- Interactive map of the Cranosauruses area

General information
- Type: Container cranes
- Location: 6 Tadeusza Apolinarego Wendy Street, Międzyodrze-Wyspa Pucka, Szczecin, Poland
- Coordinates: 53°25′35.01″N 14°34′06.61″E﻿ / ﻿53.4263917°N 14.5685028°E
- Completed: 1930s
- Owner: National Museum in Szczecin

= Cranosauruses =

Historical container cranes in Szczecin, Poland

The Cranosauruses (Dźwigozaury; Kranosaurier) are three historical small container cranes in the city of Szczecin, Poland. They are placed at a waterfront promenade of Łasztownia island, at 6 Tadeusza Apolinarego Wendy Street, near the Marine Science Centre. They are located within the neighbourhood of Międzyodrze-Wyspa Pucka. They were originally constructed in the 1930s, and remained in use until the early 2000s. Currently a property of the Szczecin National Musuem, they were renovated between 2016 and 2017, and are now seen as a recognizable symbol of the city.

== History ==
The three container cranes were installed in port of Łasztownia island in the 1930s, to be used on breakbulk cargo reloading, and were probably manufactured by the company Krupp. They remained operational until the early 2000s. In 2009, the port authority donated them to the Szczecin National Museum. They were renovated between 2016 and February 2017, and repainted to their original paint scheme.

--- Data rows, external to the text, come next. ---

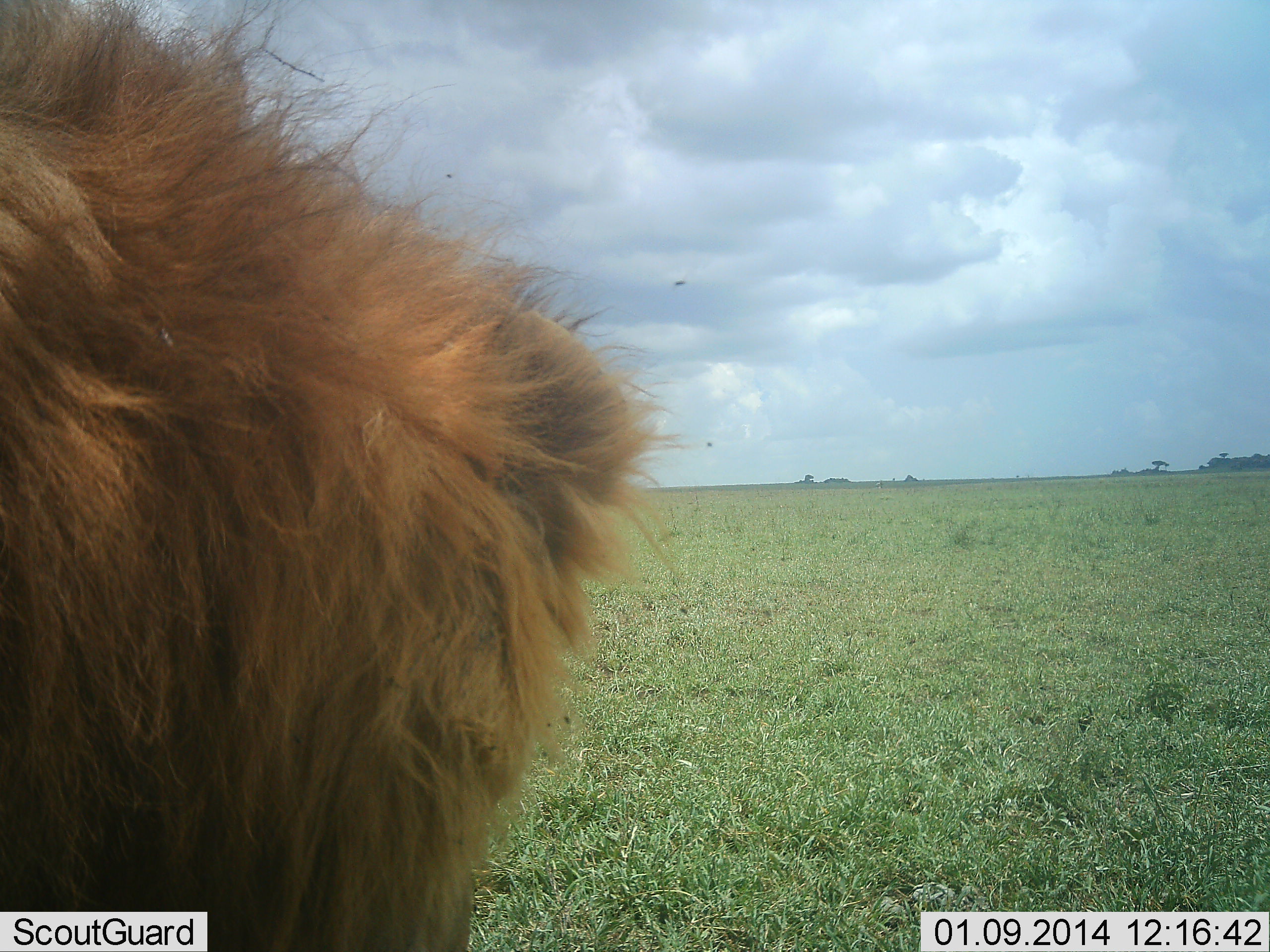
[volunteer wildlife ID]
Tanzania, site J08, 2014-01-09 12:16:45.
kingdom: Animalia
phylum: Chordata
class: Mammalia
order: Carnivora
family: Felidae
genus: Panthera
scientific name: Panthera leo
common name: lion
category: lionmale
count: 1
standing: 76%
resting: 24%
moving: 6%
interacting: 0%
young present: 0%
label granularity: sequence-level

The cranes also begun being sporadically illuminated with colourfull light installations, which since 2018, became a nightly occurrence. The machines, nicknamed the Cranosauruses (from words crane and dinosaur), quickly aroused in popularity, and became seen as a recognizable symbol of the city.

== Characteristics ==
Cranosauruses are three small container cranes stand next to each other on the Oder river waterfront, at a promenade of Łasztownia island. They are placed at 6 Tadeusza Apolinarego Wendy Street, near the Marine Science Centre. They are owned by the Szczecin National Museum. The cranes are painted with brown base, green cabin, and yellow boom. They are illuminated with colourful light instalations every night from 4 pm to 12 pm.